Para García Freire, eso que queda, eso que todavía resiste, es como la piel muerta que aún no se ha separado del cuerpo. El residuo de algo que ya no está, de lo que, en el mejor de los casos, queda una cicatriz. Lucas espía a los extraños con la precisión de un entomólogo; su horror, su comportamiento grotesco, su corrupción moral, es esa misma piel muerta que se agarra a la casa. Como señala en un momento de la novela, todo adentro se metamorfosea. Por momentos, ese monólogo dirigido al padre muerto roza una intensidad total. Un derroche de imágenes, de sensaciones, de olores y hedores que envuelve la imaginación de su protagonista en una permanente alucinación. Como esos insectos que trepan por la madera, conquistando poco a poco un espacio vital que Lucas ya no puede sentir como propio. Tan solo, quizá, como la pesadilla viviente del hogar que fue.
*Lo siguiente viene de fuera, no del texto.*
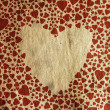 Vintage heart on old paper texture — Stock Photo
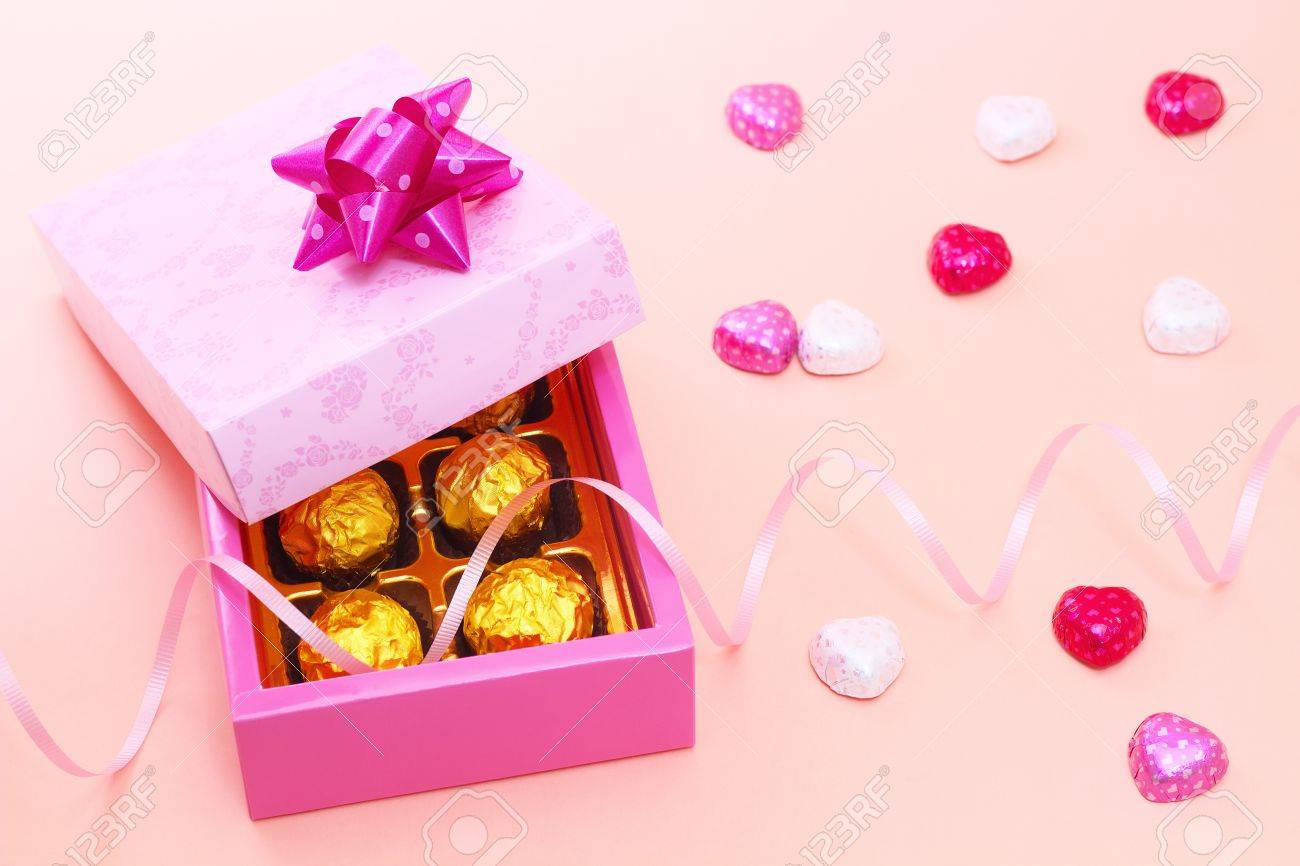 chocolates in a cute gift box with heart candies stock photo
La presencia de los insectos, de esa progresiva descomposición que se hace cada vez más manifiesta en la novela, tiene una lectura interesante por parte de su autora: bajo ese primer plano, degradado y corrupto, se esconde otro de orden subterráneo que nos recuerda todo aquello que resiste a la invasión de los extraños, a la violación de la memoria familiar. Los insectos, las larvas, las arañas, de pronto, se convierten en ese único vestigio, vector de la identidad del protagonista, que ejerce de contrapeso a la oscuridad en la que se ha sumido la casa. Como un último reducto para la imaginación allí donde solo parece brotar la pesadilla; como una postrera llamada a ese mundo que, pese a todo, resiste. Un mundo ínfimo, decíamos, a ratos extraño, en el que paradójicamente su autora localiza los débiles signos de humanidad, algo de luz entre tanta tiniebla, con los que levantar acta del regreso de su protagonista al hogar que en algún momento existió.